### DATA PROVIDED:
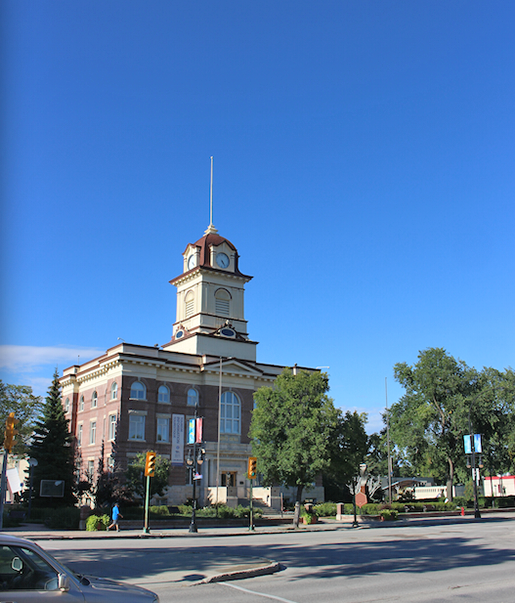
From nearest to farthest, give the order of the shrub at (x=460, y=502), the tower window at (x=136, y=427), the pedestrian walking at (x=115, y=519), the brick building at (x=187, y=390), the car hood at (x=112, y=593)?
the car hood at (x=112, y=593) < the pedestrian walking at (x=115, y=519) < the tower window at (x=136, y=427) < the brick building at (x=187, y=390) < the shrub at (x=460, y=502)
==
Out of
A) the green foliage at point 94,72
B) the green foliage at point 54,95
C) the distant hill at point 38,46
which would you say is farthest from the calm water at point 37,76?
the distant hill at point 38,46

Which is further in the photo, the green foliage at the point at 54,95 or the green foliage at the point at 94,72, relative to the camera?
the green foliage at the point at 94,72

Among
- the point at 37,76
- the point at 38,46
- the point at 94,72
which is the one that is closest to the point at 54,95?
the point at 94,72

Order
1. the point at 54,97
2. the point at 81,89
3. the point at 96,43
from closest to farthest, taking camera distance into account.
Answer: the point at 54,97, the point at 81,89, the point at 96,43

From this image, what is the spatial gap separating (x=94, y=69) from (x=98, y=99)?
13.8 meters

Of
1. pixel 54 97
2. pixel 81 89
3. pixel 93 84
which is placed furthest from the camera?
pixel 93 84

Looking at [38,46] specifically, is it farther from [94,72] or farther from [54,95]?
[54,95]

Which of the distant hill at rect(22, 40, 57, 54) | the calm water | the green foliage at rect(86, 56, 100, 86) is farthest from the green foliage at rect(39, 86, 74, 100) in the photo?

### EXERCISE PROMPT:
Rewrite the rows from the line that contains "From nearest to" through the line that contains "the car hood at (x=112, y=593) <", putting "list" in place of "give" and keeping everything else the same.

### PROBLEM SOLUTION:
From nearest to farthest, list the order of the shrub at (x=460, y=502), the tower window at (x=136, y=427), the pedestrian walking at (x=115, y=519), the brick building at (x=187, y=390), the car hood at (x=112, y=593)?
the car hood at (x=112, y=593) < the pedestrian walking at (x=115, y=519) < the tower window at (x=136, y=427) < the brick building at (x=187, y=390) < the shrub at (x=460, y=502)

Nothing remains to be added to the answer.